● **PAGE EXCERPT**:

Abstract:
This invention provides a temperature responsive self-locking fastener which includes a threaded shank and a threaded mating element both having approximately equal coefficients of thermal expansion and a temperature responsive locking member having a coefficient of thermal expansion different than that of the threaded shank and the mating element. The locking member expands relative to the threaded shank and the mating element at the operating temperature to prevent disengagement of the locking fastener. At the installation temperature, the locking fastener can be easily installed or removed even after one or more cycles between the operating and the installation temperature.

Description:
FIELD OF THE INVENTION 
     This invention relates to gas turbine engines and, more particularly, to locking fasteners that function in extremes of vibration and temperature. 
     BACKGROUND OF THE INVENTION 
     Previous approaches to the problem of preventing threaded fasteners from loosening during high vibrational loading incorporate high thread friction or an external locking device. High thread friction can be achieved by a plastic material that compresses when the fastener is screwed together. Alternately, a thread distortion technique can be used to force the threads to interfere with one another in response to an axial force causing a high frictional load to develop during installation. However, neither approach works well when the temperature environment changes from the installation temperature. As the temperature rises, high thread friction can cause an irreversible metal to metal lock or weld to occur. The plastic material approach similarly is limited in high temperature applications because plastic can deteriorate and deform in response to temperature increases. As the temperature decreases, frictional loading of the threads generated during installation may decrease which would allow the fastener to loosen when vibrated. Plastic materials harden and may become brittle. Failures occur when the plastic breaks or looses its frictional hold on the elements of the fastener. Both approaches wear easily and exhibit a limited life after several installation and removal cycles. 
     An external locking device approach requires the installation of a locking member and thus requires an unobstructed access to the fastener. Sometimes the locking device is a complicated mechanism and special tools and training for proper installation and removal may be required to properly install the device in order to be effective. This type of locking mechanism cannot be used in many otherwise desirable locations such as on a gas turbine engine where access is limited.

● **GIVEN MATERIAL**:
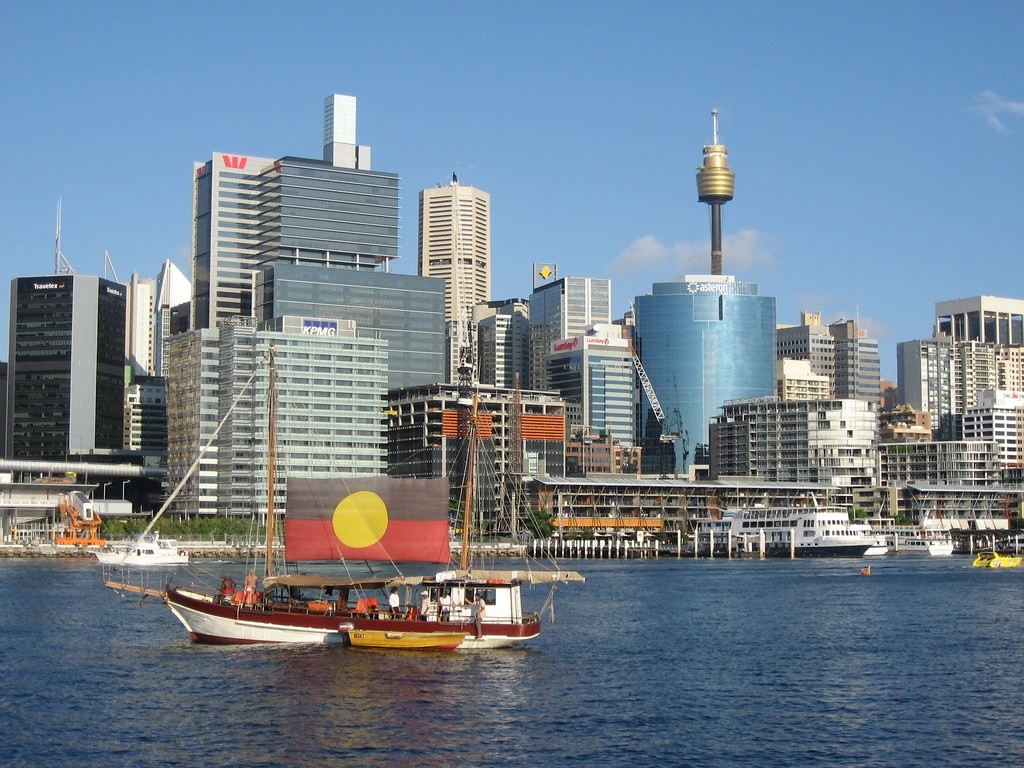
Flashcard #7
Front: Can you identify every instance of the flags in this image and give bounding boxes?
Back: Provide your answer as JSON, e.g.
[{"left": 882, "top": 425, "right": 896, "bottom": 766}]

● **GIVEN EXERCISE 1**: In the fastener patent excerpt, what happens to plastic materials as the temperature decreases?
● **GIVEN EXERCISE 2**: Write out the stretch of the fastener patent excerpt from "An external locking device approach" through "access is limited.".
● **GIVEN EXERCISE 3**: Resume the fastener patent excerpt after its last sentence and carry it on.

● **EXERCISE RESPONSE 1**: They harden and may become brittle.

● **EXERCISE RESPONSE 2**:
An external locking device approach requires the installation of a locking member and thus requires an unobstructed access to the fastener. Sometimes the locking device is a complicated mechanism and special tools and training for proper installation and removal may be required to properly install the device in order to be effective. This type of locking mechanism cannot be used in many otherwise desirable locations such as on a gas turbine engine where access is limited.

● **EXERCISE RESPONSE 3**:
     Accordingly, it is an object of this invention to provide a self-locking threaded fastener for a gas turbine engine that employs a temperature responsive locking member that prevents the threaded shank and a threaded mating element from disengaging from each other when exposed to vibration and temperature extremes. 
     It is a further object of the present invention to provide a wear resistant fastener which is capable of many installation and removal cycles. 
     It is a further object to provide a fastener which can be used in areas of limited access without special tools. 
     It is also desirable to provide a fastener which and can be retrofitted on existing gas turbine engines. 
     SUMMARY OF THE INVENTION 
     In carrying out this invention, in one form thereof, a self-locking threaded fastener is provided for a gas turbine engine that includes a temperature responsive locking member, a threaded shank having an opening located along its axis for receiving the locking member and a threaded mating element. The threaded shank exhibits a coefficient of thermal expansion, TC1, and the mating element exhibits a coefficient of thermal expansion, TC2, while the locking member exhibits a coefficient of thermal expansion, TC3. As the temperature changes, there is expansion of the locking member relative to the shank and the mating element. In preferred embodiments, TC1 and TC2 are approximately equal while TC3 is greater than both TC1 and TC2 for high temperature operation and TC3 is lower than both TC1 and TC2 for low temperature operation. In high temperature applications, the operational temperature is higher than the installation temperature and the locking element expands more than the shank and mating element causing the locking element to increase in size relative to the shank and the mating element. In low temperature operation, the operational temperature is lower than the installation temperature and the shank and mating element shrink more than the locking member causing an apparent increase in size of the locking member relative to the shank and mating element. The opening along the axis of the threaded shank can be a hole either partially or completely through the shank or it can be a circumferential groove partially around the axis of the shank. 
     The locking function prevents axial or rotational movement of the shank relative to the mating element by producing frictional forces between the locking member and the mating element or by positive interaction between the locking member and a notch or a hole in the mating element designed to receive it. A frictional lock occurs when the relative expansion of the locking member is restrained by the mating element. The greater the temperature change that occurs, the greater the restraint and the higher the frictional forces are developed. An appropriate selection of materials and a knowledge of the temperature environment allows a fastener to meet the needs of a design. For instance, in a gas turbine engine environment, various locking forces are desirable because different vibrational frequencies and amplitudes exist and different frictional locking forces are required to ensure that the threaded shank and mating element will not disengage during operation. 
     Positive interaction between the locking members is achieved when the locking member expands into a notch or a hole in the mating element designed to receive it. Such a structure avoids creating additional stress in the mating element while still preventing disengagement of the threaded shank. Disengagement is prevented by abutment of the locking member and the notch which restricts axial movement of the threaded shank relative to the mating element, rotational movement of the threaded shank relative to the mating element or both.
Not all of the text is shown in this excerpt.